→ **Exercise aim**: Take the line with "Las chicas de" and every line after it, through the end of the listing, and give them again exactly, pictures excluded.

→ **Records supplied**:
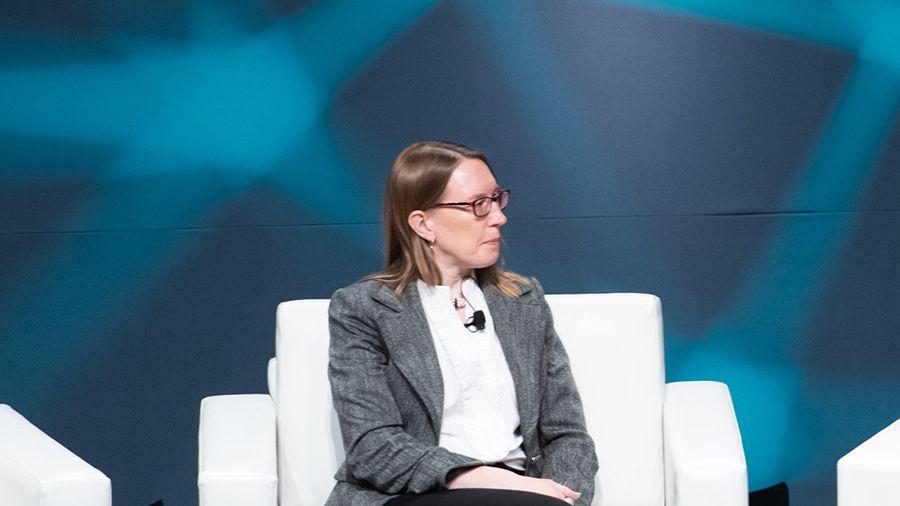 Эстер Пирс: «только настоящая децентрализация спасет проекты DeFi от регуляторов»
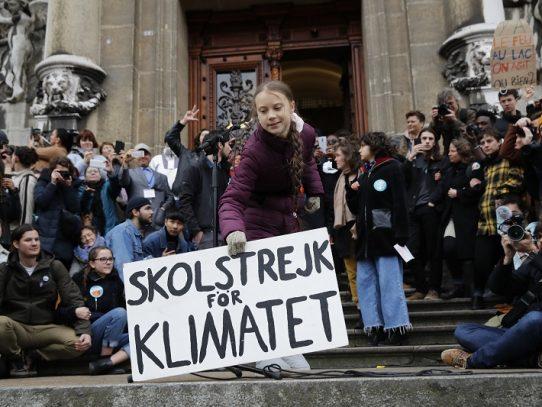 Greta Thunberg se manifiesta con miles de jóvenes en Lausana antes de ir a Davos
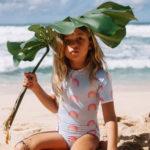 Beach & Bandits collectie - UV-badpak Aloha regenboog - uv-fashions.nl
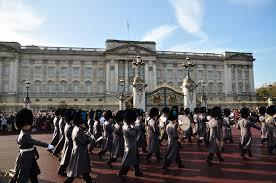 """Un estudiante chino intenta entrar en el Palacio de Buckingham """"para matar a Isabel II"""""""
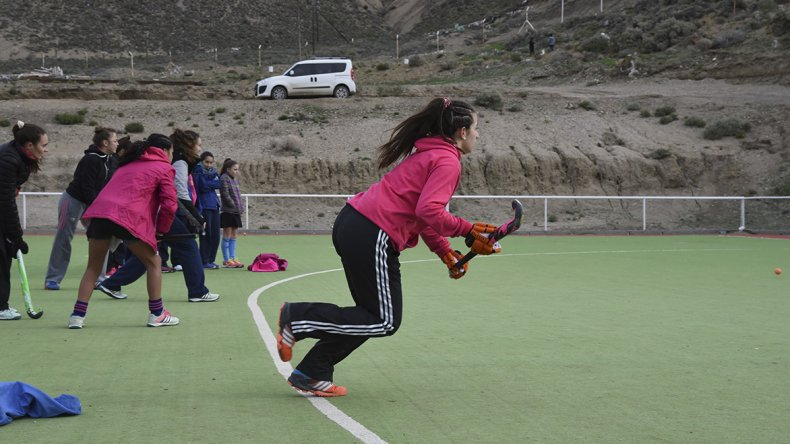 Las chicas de las dos selecciones de la Asociación Austral entrenaron el último sábado en cancha de Calafate.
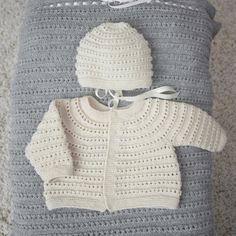 DG310-02 Theo & Thea Hentesett | Dale Garn Baby Hats Knitting, Free Knitting, Knitted Hats, Knit Crochet, Crochet Hats, Baby Barn, Pattern, Tekstiler, Crocheting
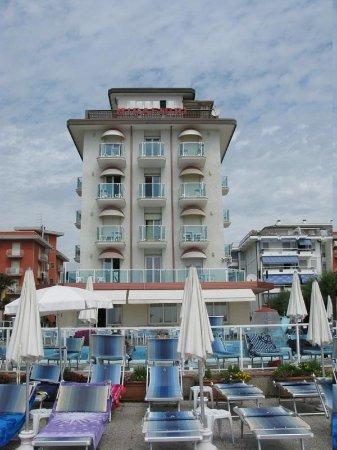Hotel Mirafiori: l'hotel dalla spiaggia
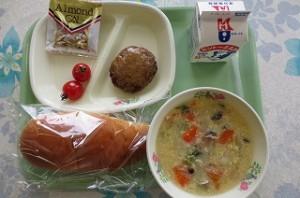 ミルクパンとハンバーグ、プチトマト、卵スープ\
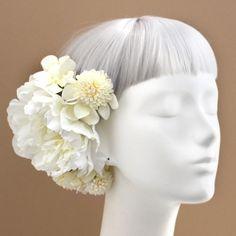 髪飾り・ヘッドドレス/白小菊と芍薬の髪飾り_ウェディングヘッドドレス&花髪飾りairaka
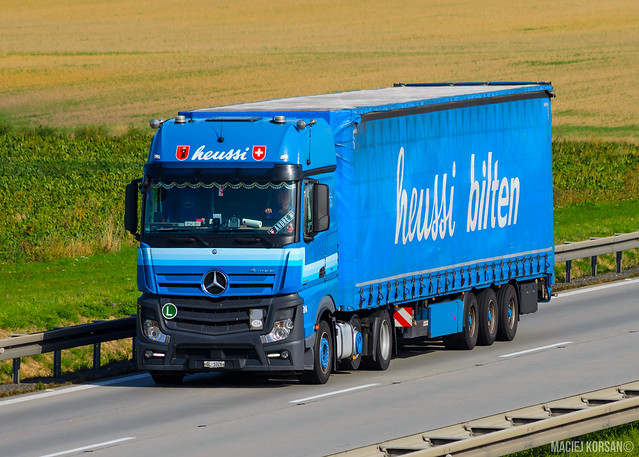 Mercedes-Benz Actros MP4 GigaSpace / Heussi (CH)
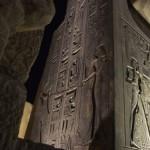 ルクソール神殿内のきれいなヒエログリフとレリーフ
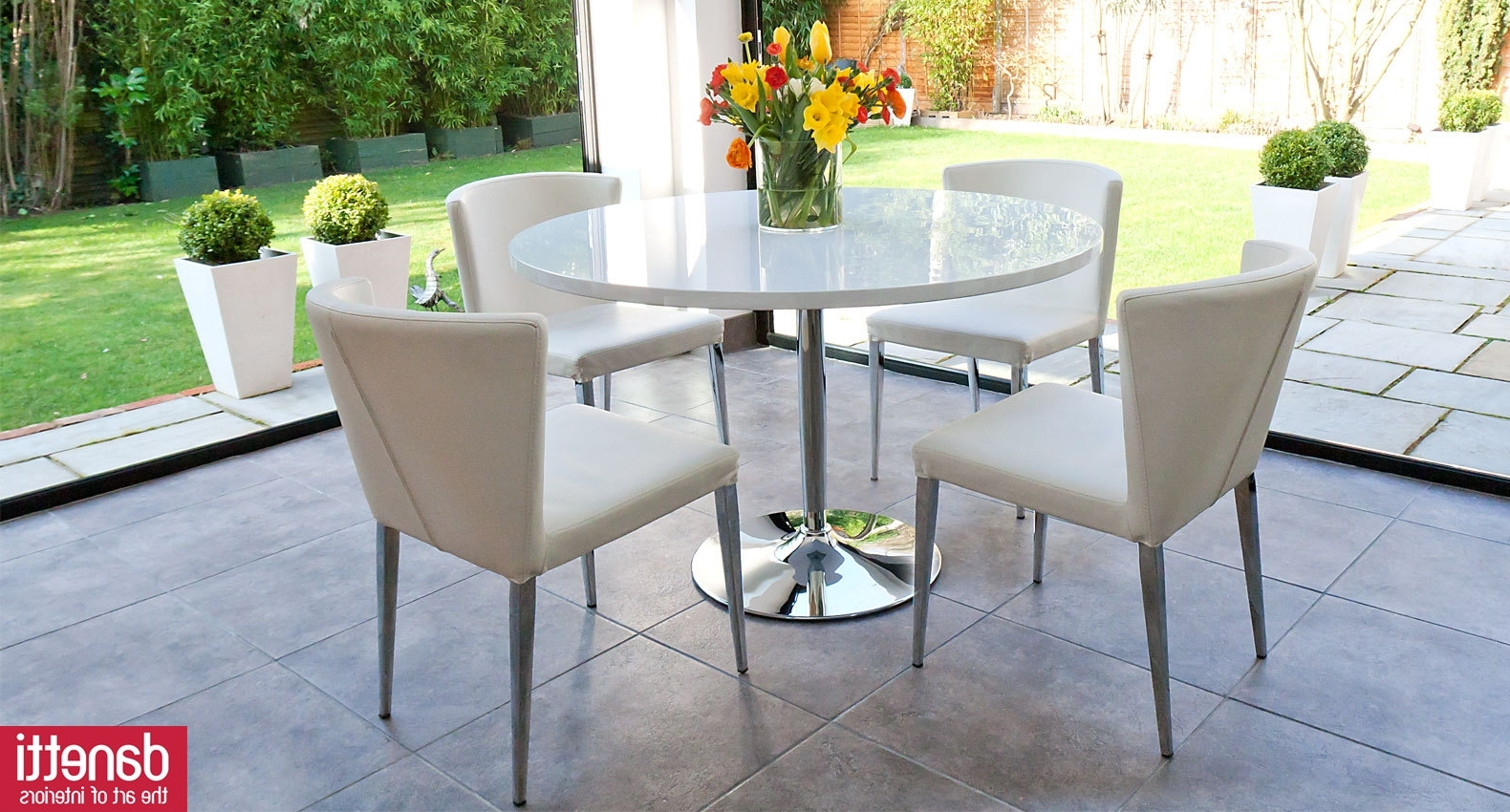 Simple White Round Dining Table 4 Legs Glass With Leather Acrylic Intended For Popular White Circular Dining Tables (View 17 of 25)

→ **Output for this task**:
 Las chicas de las dos selecciones de la Asociación Austral entrenaron el último sábado en cancha de Calafate.
 DG310-02 Theo & Thea Hentesett | Dale Garn Baby Hats Knitting, Free Knitting, Knitted Hats, Knit Crochet, Crochet Hats, Baby Barn, Pattern, Tekstiler, Crocheting
Hotel Mirafiori: l'hotel dalla spiaggia
 ミルクパンとハンバーグ、プチトマト、卵スープ\
 髪飾り・ヘッドドレス/白小菊と芍薬の髪飾り_ウェディングヘッドドレス&花髪飾りairaka
 Mercedes-Benz Actros MP4 GigaSpace / Heussi (CH)
 ルクソール神殿内のきれいなヒエログリフとレリーフ
 Simple White Round Dining Table 4 Legs Glass With Leather Acrylic Intended For Popular White Circular Dining Tables (View 17 of 25)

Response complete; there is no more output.